2011-07-15

The Importance of Being Assertive, A Trivial Style Guideline for Serious Programmers

one of the key ways that landslide "talks" to the guest kernel (i.e., manipulating thread interleaving patterns) is by triggering timer interrupts at key points in the kernel's execution. in terms of very general race detection, this is about the equivalent of looking at the code and thinking "what happens if we get preempted here?" (which is the traditional way of writing "race-free" concurrent code); of course, in this project, it will have some extra automated cleverness attached so it can be effective.
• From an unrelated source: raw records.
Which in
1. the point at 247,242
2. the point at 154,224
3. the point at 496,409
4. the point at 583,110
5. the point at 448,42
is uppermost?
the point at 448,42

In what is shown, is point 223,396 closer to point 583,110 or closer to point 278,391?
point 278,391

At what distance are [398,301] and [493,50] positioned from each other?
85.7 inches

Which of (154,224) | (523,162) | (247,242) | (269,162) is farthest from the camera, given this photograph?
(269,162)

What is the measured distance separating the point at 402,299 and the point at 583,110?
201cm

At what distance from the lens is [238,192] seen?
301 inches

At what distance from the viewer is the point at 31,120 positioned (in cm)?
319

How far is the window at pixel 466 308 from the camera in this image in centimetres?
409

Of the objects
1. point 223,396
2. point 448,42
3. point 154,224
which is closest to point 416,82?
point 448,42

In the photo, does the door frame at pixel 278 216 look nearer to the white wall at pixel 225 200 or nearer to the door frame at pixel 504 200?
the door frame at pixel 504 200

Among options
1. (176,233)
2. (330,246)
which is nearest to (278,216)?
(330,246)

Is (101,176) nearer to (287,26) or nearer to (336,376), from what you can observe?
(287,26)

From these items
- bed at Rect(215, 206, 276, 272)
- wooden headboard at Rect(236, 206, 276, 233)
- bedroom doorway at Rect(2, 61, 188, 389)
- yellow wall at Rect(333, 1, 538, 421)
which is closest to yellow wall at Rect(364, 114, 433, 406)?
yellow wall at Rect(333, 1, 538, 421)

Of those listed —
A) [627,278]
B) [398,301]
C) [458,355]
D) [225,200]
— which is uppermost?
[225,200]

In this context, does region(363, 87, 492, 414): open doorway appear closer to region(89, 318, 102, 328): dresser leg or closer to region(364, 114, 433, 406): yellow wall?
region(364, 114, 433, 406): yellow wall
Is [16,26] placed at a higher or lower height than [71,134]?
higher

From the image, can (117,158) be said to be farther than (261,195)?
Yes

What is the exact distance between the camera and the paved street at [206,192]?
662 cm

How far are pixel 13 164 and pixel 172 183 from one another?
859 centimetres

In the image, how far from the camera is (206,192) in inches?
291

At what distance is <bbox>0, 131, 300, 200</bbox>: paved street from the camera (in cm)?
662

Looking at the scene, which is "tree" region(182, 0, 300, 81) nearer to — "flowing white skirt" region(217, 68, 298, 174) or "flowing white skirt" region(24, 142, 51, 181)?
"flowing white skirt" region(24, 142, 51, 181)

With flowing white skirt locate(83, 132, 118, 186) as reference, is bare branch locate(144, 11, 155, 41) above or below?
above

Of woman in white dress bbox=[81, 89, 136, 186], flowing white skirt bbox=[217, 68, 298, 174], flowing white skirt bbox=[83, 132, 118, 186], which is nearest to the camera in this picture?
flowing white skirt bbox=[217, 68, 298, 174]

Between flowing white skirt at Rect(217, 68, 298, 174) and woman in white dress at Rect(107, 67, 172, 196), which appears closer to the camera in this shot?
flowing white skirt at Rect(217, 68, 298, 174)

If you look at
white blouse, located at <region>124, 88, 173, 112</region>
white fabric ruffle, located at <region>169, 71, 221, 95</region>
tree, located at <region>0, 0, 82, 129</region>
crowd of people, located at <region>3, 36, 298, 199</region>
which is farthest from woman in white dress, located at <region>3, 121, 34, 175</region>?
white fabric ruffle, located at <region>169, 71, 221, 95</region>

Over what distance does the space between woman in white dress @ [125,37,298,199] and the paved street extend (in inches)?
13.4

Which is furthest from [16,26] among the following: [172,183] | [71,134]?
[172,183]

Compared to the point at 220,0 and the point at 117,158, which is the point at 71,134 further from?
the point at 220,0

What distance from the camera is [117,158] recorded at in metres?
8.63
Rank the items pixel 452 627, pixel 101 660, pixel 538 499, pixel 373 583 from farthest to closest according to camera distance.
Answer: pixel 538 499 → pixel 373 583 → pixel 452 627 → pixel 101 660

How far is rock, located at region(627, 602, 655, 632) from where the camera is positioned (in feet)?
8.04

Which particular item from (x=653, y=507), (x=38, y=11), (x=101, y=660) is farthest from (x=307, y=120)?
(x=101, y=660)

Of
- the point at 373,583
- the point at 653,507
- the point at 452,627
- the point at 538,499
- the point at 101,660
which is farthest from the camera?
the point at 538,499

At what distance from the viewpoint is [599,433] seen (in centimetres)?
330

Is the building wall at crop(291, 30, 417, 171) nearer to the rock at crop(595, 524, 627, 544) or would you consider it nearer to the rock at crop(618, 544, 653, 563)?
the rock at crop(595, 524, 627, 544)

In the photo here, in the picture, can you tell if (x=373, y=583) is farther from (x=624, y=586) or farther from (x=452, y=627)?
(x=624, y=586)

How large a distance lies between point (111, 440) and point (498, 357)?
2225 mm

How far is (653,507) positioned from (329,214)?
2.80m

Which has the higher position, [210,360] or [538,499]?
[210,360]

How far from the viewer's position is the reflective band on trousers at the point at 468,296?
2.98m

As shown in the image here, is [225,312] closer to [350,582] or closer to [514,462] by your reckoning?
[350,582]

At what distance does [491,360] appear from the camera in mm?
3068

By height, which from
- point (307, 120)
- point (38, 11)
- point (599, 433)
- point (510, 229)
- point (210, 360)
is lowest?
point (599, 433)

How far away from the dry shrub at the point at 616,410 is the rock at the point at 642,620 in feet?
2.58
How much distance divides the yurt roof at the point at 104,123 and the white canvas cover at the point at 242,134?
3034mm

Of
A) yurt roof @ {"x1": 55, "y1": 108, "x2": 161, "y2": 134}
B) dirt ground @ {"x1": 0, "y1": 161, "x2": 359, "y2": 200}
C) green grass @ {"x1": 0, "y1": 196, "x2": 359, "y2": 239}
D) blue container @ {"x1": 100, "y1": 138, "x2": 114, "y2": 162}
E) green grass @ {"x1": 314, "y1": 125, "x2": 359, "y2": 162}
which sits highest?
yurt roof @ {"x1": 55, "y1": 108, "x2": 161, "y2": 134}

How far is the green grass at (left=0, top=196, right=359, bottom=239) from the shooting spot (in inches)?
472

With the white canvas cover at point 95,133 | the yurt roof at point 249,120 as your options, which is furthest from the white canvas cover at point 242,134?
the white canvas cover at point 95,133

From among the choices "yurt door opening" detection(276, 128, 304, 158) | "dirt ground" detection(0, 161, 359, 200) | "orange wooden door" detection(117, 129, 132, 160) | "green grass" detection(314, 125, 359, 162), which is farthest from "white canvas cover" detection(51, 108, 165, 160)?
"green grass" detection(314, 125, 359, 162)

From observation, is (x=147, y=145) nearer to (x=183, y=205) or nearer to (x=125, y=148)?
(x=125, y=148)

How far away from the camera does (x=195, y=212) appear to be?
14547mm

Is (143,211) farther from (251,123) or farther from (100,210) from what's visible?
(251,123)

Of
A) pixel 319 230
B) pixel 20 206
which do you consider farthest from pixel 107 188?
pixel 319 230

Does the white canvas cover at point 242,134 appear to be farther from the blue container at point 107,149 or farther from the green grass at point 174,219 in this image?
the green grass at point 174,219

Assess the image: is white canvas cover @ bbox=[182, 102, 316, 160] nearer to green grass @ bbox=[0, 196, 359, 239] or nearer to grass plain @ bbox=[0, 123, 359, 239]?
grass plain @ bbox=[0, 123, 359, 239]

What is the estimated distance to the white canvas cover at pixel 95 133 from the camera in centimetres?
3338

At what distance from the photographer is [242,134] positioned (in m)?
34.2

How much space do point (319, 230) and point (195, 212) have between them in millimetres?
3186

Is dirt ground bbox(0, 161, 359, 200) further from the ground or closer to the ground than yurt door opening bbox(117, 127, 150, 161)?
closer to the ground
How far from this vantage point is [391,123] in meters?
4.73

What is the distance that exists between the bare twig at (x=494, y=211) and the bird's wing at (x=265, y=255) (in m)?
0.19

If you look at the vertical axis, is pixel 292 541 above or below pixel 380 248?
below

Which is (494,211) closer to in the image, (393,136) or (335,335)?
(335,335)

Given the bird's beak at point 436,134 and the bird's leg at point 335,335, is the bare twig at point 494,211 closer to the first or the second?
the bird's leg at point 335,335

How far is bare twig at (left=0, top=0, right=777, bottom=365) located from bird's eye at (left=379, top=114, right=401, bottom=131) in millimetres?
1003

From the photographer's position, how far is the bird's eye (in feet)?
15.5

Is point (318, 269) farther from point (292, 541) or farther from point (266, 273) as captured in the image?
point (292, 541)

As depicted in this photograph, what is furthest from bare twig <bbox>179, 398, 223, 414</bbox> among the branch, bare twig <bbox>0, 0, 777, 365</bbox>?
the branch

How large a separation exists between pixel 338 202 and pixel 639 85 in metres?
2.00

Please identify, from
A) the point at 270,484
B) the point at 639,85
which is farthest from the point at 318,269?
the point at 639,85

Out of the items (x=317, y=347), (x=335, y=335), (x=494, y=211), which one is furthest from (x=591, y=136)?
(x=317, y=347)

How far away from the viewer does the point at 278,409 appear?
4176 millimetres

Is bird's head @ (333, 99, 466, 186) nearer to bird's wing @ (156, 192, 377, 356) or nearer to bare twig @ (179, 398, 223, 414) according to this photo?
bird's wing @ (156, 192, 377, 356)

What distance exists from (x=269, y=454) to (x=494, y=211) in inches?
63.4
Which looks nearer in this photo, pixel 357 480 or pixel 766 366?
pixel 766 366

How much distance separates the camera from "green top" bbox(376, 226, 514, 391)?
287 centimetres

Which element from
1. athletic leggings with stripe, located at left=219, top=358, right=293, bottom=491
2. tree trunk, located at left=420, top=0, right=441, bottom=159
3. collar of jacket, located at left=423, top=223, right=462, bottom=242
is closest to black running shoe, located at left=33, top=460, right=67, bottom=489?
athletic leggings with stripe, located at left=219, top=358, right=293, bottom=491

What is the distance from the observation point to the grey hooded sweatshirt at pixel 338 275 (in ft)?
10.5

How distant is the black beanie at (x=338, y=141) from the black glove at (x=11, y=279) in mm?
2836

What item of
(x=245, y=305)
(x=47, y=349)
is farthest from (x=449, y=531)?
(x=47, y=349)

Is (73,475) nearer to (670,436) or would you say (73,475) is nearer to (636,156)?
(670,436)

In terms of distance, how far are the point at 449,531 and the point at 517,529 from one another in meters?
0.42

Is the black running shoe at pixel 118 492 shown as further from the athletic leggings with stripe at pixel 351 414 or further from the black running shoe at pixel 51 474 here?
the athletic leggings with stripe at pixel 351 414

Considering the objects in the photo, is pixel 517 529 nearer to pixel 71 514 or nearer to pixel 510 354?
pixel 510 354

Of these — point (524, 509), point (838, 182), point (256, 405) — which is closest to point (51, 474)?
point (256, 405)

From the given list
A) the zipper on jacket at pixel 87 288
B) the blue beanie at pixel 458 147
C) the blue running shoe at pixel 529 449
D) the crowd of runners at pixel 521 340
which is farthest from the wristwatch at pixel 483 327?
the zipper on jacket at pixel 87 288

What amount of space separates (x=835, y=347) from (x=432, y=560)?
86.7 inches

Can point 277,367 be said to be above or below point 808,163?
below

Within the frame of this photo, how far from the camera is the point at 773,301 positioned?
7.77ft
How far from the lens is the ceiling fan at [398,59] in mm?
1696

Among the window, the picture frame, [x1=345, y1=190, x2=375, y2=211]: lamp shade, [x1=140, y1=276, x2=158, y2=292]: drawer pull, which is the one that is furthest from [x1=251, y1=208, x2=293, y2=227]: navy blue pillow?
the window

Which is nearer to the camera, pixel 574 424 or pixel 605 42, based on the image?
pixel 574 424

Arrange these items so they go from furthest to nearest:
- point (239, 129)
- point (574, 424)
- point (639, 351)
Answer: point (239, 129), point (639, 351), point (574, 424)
because landslide's code gets invoked at every instruction of the guest's execution, we must have a notion of a scheduling operation being "still in progress" - that is, after triggering a timer interrupt, there will be several instructions before a target thread (one we decided to switch to) actually starts running. if we take note of when the target thread starts up, we can provide a few guarantees about the instructions that will be run until then - namely, that the kernel must be executing in an interrupt handler and/or the context switcher (and NOT running the "meaty bits" of any other thread's code-path). this may seem obvious, but it is still an invariant that i would like to rely on, so i expressed it as an assert in the code:

    assert(ACTION(scheduler, context_switch) || HANDLING_INTERRUPT(scheduler));

imagine my surprise, testing the implementation, when this assert tripped!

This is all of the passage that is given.